Javascript Program To Merge K Sorted Linked Lists – Set 1
Last Updated :
15 Feb, 2023
Given K sorted linked lists of size N each, merge them and print the sorted output.
Examples:
Input: k = 3, n = 4
list1 = 1->3->5->7->NULL
list2 = 2->4->6->8->NULL
list3 = 0->9->10->11->NULL
Output: 0->1->2->3->4->5->6->7->8->9->10->11
Merged lists in a sorted order
where every element is greater
than the previous element.
Input: k = 3, n = 3
list1 = 1->3->7->NULL
list2 = 2->4->8->NULL
list3 = 9->10->11->NULL
Output: 1->2->3->4->7->8->9->10->11
Merged lists in a sorted order
where every element is greater
than the previous element.
Method 1 (Simple):
Approach:
A Simple Solution is to initialize the result as the first list. Now traverse all lists starting from the second list. Insert every node of the currently traversed list into result in a sorted way.
Javascript
<script>
class Node
{
constructor(key)
{
this .data = key;
this .next = null ;
}
}
let head;
let temp;
function printList(node)
{
while (node != null )
{
document.write(node.data + " " );
node = node.next;
}
document.write( "<br>" );
}
function mergeKLists(arr, last)
{
for (let i = 1; i <= last; i++)
{
while ( true )
{
let head_0 = arr[0];
let head_i = arr[i];
if (head_i == null )
break ;
if (head_0.data >= head_i.data)
{
arr[i] = head_i.next;
head_i.next = head_0;
arr[0] = head_i;
}
else
{
while (head_0.next != null )
{
if (head_0.next.data >= head_i.data)
{
arr[i] = head_i.next;
head_i.next = head_0.next;
head_0.next = head_i;
break ;
}
head_0 = head_0.next;
if (head_0.next == null )
{
arr[i] = head_i.next;
head_i.next = null ;
head_0.next = head_i;
head_0.next.next = null ;
break ;
}
}
}
}
}
return arr[0];
}
let k = 3;
let n = 4;
let arr = new Array(k);
arr[0] = new Node(1);
arr[0].next = new Node(3);
arr[0].next.next = new Node(5);
arr[0].next.next.next = new Node(7);
arr[1] = new Node(2);
arr[1].next = new Node(4);
arr[1].next.next = new Node(6);
arr[1].next.next.next = new Node(8);
arr[2] = new Node(0);
arr[2].next = new Node(9);
arr[2].next.next = new Node(10);
arr[2].next.next.next = new Node(11);
head = mergeKLists(arr, k - 1);
printList(head);
</script>
|
Output:
0 1 2 3 4 5 6 7 8 9 10 11
Complexity Analysis:
- Time complexity: O(nk2)
- Auxiliary Space: O(1).
As no extra space is required.
Method 2: Min Heap.
A Better solution is to use Min Heap-based solution which is discussed here for arrays. The time complexity of this solution would be O(nk Log k)

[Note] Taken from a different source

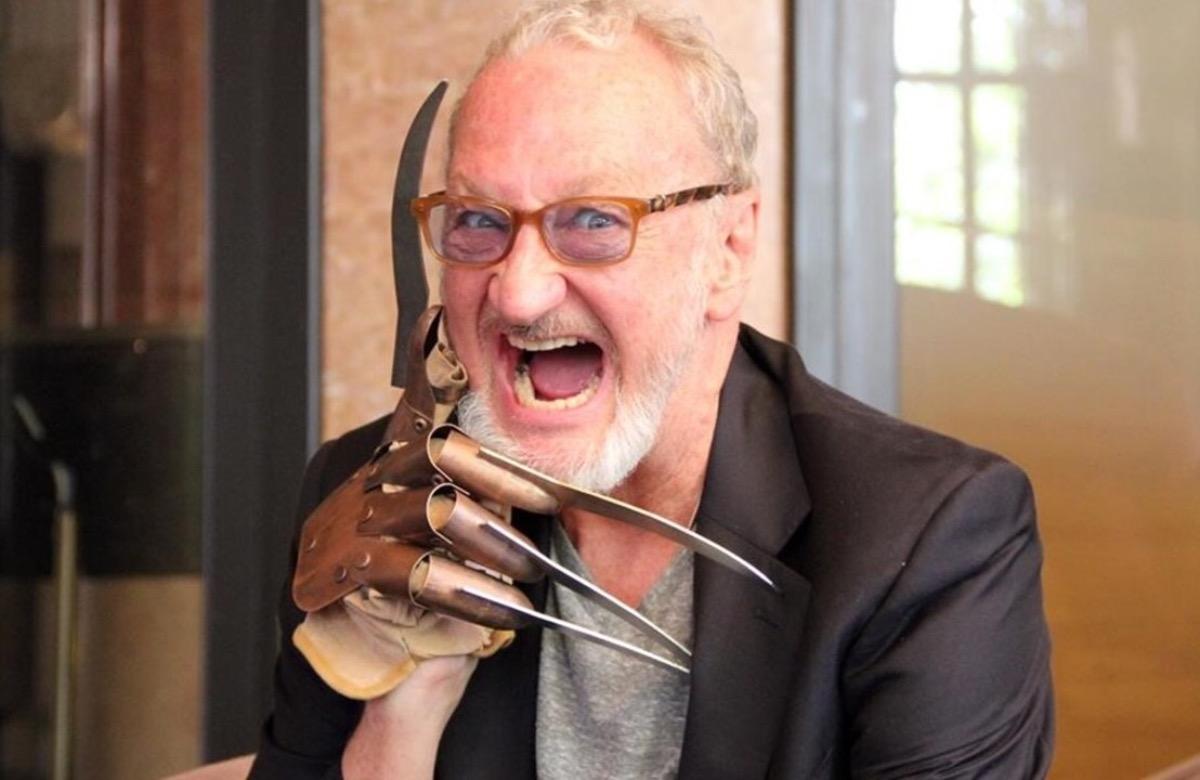 Horror Film Icon Robert Englund's New Show Gets Premiere Date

Method 3: Divide and Conquer.
In this post, Divide and Conquer approach is discussed. This approach doesn’t require extra space for heap and works in O(nk Log k)
It is known that merging of two linked lists can be done in O(n) time and O(n) space.

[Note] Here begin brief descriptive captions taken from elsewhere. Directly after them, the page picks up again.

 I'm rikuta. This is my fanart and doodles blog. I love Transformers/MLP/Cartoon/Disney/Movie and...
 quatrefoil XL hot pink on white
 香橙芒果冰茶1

- The idea is to pair up K lists and merge each pair in linear time using O(n) space.
- After the first cycle, K/2 lists are left each of size 2*N. After the second cycle, K/4 lists are left each of size 4*N and so on.

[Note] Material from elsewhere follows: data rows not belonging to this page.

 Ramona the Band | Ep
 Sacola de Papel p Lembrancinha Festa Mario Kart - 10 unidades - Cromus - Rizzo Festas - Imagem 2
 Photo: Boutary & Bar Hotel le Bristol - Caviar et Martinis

- Repeat the procedure until we have only one list left.
Below is the implementation of the above idea.
Javascript
<script>
class Node
{
constructor(val)
{
this .data = val;
this .next = null ;
}
}
function SortedMerge(a, b)
{
var result = null ;
if (a == null )
return b;
else if (b == null )
return a;
if (a.data <= b.data)
{
result = a;
result.next = SortedMerge(a.next, b);
}
else
{
result = b;
result.next = SortedMerge(a, b.next);
}
return result;
}
function mergeKLists(arr, last)
{
while (last != 0)
{
var i = 0, j = last;
while (i < j)
{
arr[i] = SortedMerge(arr[i], arr[j]);
i++;
j--;
if (i >= j)
last = j;
}
}
return arr[0];
}
function printList(node)
{
while (node != null )
{
document.write(node.data + " " );
node = node.next;
}
}
var k = 3;
var n = 4;
var arr = Array(k);
arr[0] = new Node(1);
arr[0].next = new Node(3);
arr[0].next.next = new Node(5);
arr[0].next.next.next = new Node(7);
arr[1] = new Node(2);
arr[1].next = new Node(4);
arr[1].next.next = new Node(6);
arr[1].next.next.next = new Node(8);
arr[2] = new Node(0);
arr[2].next = new Node(9);
arr[2].next.next = new Node(10);
arr[2].next.next.next = new Node(11);
var head = mergeKLists(arr, k - 1);
printList(head);
</script>
|
Output:
0 1 2 3 4 5 6 7 8 9 10 11
Complexity Analysis:
Assuming N(n*k) is the total number of nodes, n is the size of each linked list, and k is the total number of linked lists.
- Time Complexity: O(N*log k) or O(n*k*log k)
As outer while loop in function mergeKLists() runs log k times and every time it processes n*k elements.
- Auxiliary Space: O(N) or O(n*k)
Because recursion is used in SortedMerge() and to merge the final 2 linked lists of size N/2, N recursive calls will be made.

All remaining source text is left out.